- _The exercise_
Gather each line in the listing below that contains the word "floor", with case counting toward a match.

- _Input for this task_
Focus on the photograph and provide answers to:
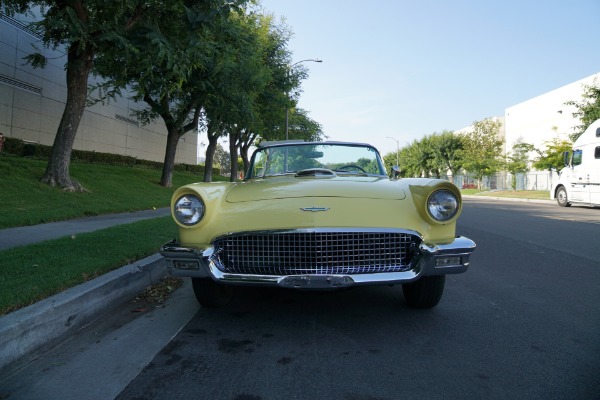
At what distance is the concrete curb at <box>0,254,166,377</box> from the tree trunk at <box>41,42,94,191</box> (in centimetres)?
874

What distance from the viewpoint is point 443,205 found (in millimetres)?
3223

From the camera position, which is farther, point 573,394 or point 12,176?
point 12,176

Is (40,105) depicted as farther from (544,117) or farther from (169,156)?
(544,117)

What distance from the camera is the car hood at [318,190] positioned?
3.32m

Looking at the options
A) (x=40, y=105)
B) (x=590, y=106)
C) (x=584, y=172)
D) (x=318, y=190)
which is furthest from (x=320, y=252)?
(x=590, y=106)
---
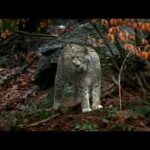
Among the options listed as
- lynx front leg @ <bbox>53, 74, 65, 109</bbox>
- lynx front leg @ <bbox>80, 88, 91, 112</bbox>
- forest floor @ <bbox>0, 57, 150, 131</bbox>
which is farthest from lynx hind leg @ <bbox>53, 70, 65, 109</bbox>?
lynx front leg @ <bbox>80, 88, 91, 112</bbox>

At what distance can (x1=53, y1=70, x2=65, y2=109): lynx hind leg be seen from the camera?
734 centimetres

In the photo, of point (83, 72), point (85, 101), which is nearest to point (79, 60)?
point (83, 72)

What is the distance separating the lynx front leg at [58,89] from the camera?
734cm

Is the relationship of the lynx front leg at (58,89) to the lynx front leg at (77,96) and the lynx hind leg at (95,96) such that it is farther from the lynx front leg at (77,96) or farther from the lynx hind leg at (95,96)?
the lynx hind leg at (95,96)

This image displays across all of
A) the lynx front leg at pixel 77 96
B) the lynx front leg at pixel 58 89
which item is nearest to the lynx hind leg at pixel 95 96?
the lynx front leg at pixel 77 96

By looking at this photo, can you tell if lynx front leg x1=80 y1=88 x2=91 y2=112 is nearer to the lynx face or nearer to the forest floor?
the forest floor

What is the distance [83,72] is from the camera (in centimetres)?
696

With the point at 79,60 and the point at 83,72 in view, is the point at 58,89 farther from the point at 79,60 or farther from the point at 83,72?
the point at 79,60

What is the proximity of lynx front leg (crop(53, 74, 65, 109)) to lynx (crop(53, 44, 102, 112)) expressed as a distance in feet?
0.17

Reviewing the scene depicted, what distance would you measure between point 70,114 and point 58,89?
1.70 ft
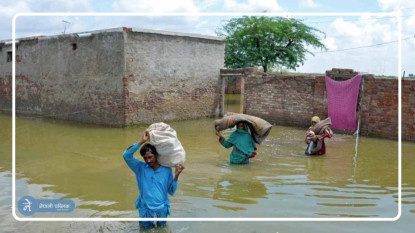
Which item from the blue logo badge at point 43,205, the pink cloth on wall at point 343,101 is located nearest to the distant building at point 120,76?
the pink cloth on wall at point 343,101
==
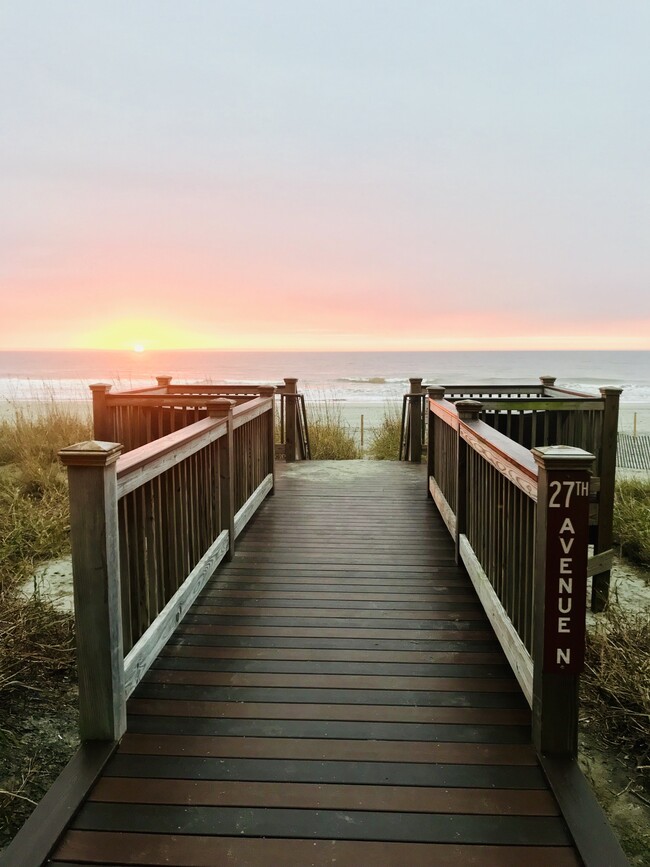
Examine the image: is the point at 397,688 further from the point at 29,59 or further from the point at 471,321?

- _Result for this task_
- forest floor @ <bbox>0, 57, 150, 131</bbox>
By looking at this photo, can you tell if lynx front leg x1=80 y1=88 x2=91 y2=112 is nearer to the lynx face or nearer to the forest floor?
the forest floor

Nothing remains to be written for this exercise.